Sunday, October 5, 2014

Gilbane VDC's Minority Report Glove has arrived (And it plays nicely with the Rift!)

The Myo Dev Kit is Here


So this is the Thalmic Myo.  It arrived yesterday.









It uses the muscles in your arm and key binds it via Blue Tooth to most open source devices.






As part of the Dev Kit, Thalmic has given us integration with:

VLC
iTunes
PowerPoint









and, most importantly, Unity!












For those of you who don't know, here at Gilbane VDC, we're using Unity and the Rift for AEC visualization.  

What the Myo means for us, is the ability to continue to push the virtual interaction with our buildings in a way that no one has ever been able to do in the past.  In addition to using the Rift for the visuals, we will soon be able to pick up and interface with objects in the scene we're showing architects and owners.



So enjoy our demo of holding a cup of coffee while wearing the armband!   
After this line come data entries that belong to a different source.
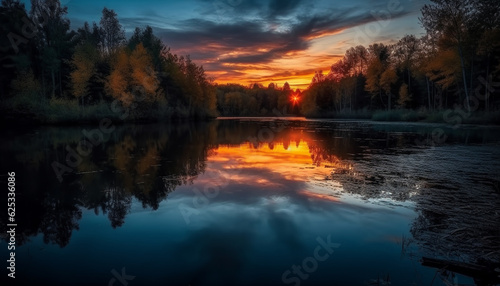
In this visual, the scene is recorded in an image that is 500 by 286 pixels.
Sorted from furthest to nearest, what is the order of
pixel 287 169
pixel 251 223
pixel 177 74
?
1. pixel 177 74
2. pixel 287 169
3. pixel 251 223

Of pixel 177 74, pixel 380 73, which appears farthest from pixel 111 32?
pixel 380 73

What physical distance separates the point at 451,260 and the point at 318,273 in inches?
78.4

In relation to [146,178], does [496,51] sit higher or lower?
higher

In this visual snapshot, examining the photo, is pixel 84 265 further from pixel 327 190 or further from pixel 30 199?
pixel 327 190

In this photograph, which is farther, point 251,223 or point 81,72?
point 81,72

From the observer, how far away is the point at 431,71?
4681 cm

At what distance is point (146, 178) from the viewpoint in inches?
422

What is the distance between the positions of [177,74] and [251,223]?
232 feet

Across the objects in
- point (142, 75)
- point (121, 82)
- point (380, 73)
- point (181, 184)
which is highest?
point (380, 73)

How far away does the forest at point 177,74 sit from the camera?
1412 inches

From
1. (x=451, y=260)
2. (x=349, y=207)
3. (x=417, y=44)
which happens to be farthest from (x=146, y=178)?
(x=417, y=44)

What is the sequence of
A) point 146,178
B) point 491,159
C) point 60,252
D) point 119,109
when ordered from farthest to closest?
point 119,109 < point 491,159 < point 146,178 < point 60,252

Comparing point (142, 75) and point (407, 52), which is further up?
point (407, 52)

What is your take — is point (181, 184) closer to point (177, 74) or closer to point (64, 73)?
point (64, 73)
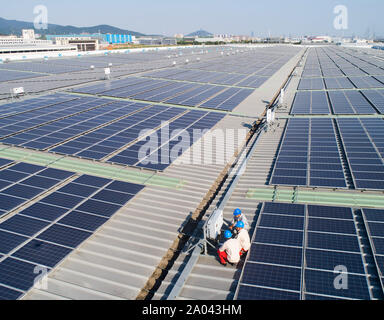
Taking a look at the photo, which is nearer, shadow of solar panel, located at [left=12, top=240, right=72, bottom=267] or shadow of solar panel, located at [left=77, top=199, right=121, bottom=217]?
shadow of solar panel, located at [left=12, top=240, right=72, bottom=267]

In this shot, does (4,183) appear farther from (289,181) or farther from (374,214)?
(374,214)

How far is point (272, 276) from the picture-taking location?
8.82 metres

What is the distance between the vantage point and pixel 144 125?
75.8ft

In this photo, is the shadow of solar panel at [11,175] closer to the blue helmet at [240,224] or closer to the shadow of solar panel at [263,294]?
the blue helmet at [240,224]

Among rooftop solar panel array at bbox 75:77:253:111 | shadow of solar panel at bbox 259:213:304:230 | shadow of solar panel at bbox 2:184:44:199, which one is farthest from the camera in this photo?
rooftop solar panel array at bbox 75:77:253:111

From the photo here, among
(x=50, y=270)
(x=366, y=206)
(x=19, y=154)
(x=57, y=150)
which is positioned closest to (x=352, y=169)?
(x=366, y=206)

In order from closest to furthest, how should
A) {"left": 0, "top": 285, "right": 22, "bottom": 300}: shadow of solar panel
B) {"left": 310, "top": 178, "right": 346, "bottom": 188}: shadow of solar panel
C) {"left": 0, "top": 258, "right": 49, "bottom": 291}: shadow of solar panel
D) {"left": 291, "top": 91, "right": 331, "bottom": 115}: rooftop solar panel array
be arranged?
{"left": 0, "top": 285, "right": 22, "bottom": 300}: shadow of solar panel → {"left": 0, "top": 258, "right": 49, "bottom": 291}: shadow of solar panel → {"left": 310, "top": 178, "right": 346, "bottom": 188}: shadow of solar panel → {"left": 291, "top": 91, "right": 331, "bottom": 115}: rooftop solar panel array

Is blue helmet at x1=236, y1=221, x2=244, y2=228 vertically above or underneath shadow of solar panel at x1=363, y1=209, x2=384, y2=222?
above

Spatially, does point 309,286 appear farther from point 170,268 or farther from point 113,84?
point 113,84

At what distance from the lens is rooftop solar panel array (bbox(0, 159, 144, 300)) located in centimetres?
934

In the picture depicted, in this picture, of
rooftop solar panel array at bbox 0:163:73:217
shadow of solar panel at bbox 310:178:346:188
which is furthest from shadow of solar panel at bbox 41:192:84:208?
shadow of solar panel at bbox 310:178:346:188

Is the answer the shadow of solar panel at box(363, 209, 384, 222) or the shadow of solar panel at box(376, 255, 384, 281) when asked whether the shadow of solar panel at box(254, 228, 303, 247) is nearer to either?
the shadow of solar panel at box(376, 255, 384, 281)

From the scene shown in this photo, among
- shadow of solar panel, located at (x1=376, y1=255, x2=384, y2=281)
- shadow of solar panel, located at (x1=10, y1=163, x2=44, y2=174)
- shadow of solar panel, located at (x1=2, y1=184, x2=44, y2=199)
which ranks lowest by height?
shadow of solar panel, located at (x1=376, y1=255, x2=384, y2=281)

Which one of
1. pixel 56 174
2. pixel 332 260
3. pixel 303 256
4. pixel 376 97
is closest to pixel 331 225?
pixel 332 260
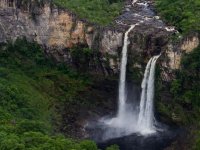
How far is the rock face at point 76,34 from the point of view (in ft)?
140

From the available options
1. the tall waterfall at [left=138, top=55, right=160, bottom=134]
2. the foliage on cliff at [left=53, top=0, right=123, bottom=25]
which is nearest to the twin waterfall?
the tall waterfall at [left=138, top=55, right=160, bottom=134]

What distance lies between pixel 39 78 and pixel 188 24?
1068 cm

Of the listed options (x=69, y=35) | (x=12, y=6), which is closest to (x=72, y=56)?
(x=69, y=35)

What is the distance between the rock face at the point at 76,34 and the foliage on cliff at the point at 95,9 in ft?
2.95

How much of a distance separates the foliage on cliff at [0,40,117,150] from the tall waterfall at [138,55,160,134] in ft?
13.3

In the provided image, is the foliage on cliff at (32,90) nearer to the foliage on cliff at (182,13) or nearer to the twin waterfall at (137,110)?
the twin waterfall at (137,110)

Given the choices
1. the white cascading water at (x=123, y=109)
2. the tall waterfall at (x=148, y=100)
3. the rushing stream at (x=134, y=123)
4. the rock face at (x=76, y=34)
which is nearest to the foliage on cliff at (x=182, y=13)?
the rock face at (x=76, y=34)

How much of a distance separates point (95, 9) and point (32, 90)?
822 cm

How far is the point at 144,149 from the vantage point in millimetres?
39250

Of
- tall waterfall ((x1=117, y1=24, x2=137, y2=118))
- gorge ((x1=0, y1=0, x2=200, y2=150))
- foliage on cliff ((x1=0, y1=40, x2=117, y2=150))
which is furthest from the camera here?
tall waterfall ((x1=117, y1=24, x2=137, y2=118))

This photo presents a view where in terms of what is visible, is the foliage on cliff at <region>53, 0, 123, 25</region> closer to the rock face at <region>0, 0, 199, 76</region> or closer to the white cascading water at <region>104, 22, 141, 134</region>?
the rock face at <region>0, 0, 199, 76</region>

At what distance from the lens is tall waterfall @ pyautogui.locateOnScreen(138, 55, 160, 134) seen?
42.2m

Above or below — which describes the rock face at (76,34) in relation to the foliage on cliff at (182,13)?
below

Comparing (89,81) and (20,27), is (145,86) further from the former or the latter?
(20,27)
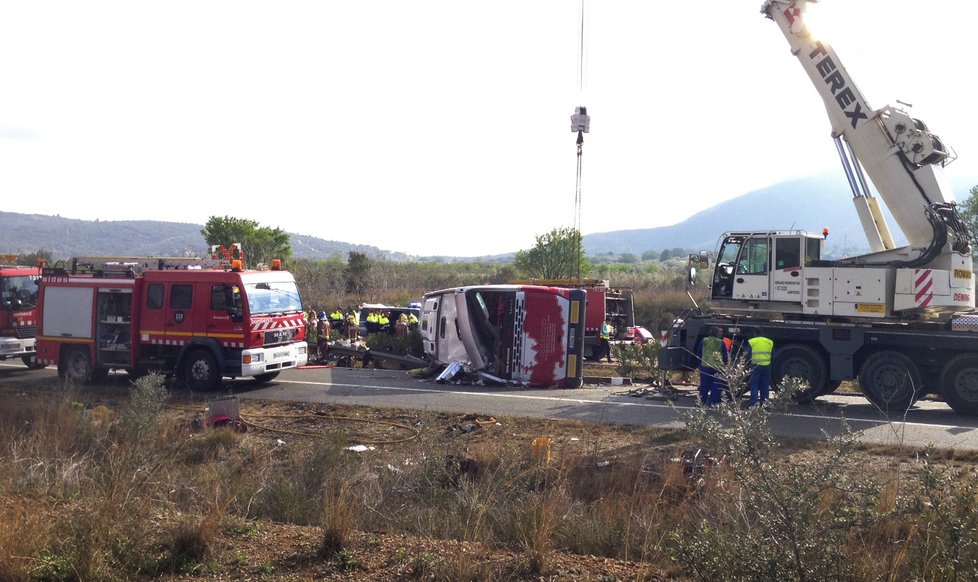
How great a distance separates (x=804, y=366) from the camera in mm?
14539

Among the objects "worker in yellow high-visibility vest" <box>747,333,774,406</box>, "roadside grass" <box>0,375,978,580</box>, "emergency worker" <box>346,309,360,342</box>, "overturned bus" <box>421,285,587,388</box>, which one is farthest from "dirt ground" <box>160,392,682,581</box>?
"emergency worker" <box>346,309,360,342</box>

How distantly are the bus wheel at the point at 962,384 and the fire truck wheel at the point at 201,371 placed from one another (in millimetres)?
13455

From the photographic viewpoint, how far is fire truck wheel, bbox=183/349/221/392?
1581cm

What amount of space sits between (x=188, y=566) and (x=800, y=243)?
1275 centimetres

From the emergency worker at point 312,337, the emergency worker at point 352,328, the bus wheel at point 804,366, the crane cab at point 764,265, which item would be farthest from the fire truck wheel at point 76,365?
the bus wheel at point 804,366

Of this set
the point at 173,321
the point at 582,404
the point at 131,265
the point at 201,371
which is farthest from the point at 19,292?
the point at 582,404

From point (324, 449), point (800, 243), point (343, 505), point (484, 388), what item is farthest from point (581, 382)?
point (343, 505)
Monday, September 29, 2014

Why we use Grasshopper and Rhino


I was recently asked:

"Why do you guys rely on Rhino and Grasshopper so much?  Aren't Revit and Navisworks enough?" 

It's a good question, after all, Revit and Navisworks are stupid-expensive platforms.  Shouldn't they be able to do everything that we need?

Well, the answer to that is complicated, because Grasshopper is seen primarily as design tool in the same vein as SketchUp: It doesn't carry industry standard sizes or ISO standard geometry in the way that we can lean on Revit for.

But when it comes to point data, that is, center-points, centroids, and most importantly, multiple lines through 2 points in non-linear planes, Grasshopper and Rhino are your best friends.

A great example of this is getting ceiling crid lines from 2D Drafting Views in Revit to show up as useful linework within Navisworks.



There is a workflow within AutoCAD that would require lots of movement with Ortho turned on, but let's face it, no one likes working in 3D CAD.  It requires you to draw in Orthographic viewpoint, and you start to feel like M.C. Esher after about 15 minutes.  

 
 
 

Don't you love getting shop drawings in flat-ortho?







Our fix is to write a custom projection script within Grasshopper that lets us assign 2D grid lines to the entire piece of 3D geometry for the ceiling, not just the bottom.  In CAD, this requires a ton of duplicitive clicking.  Oh yeah, and we can do an entire building with one run of the script.


We'd rather finish in 15 minutes than 2 hours.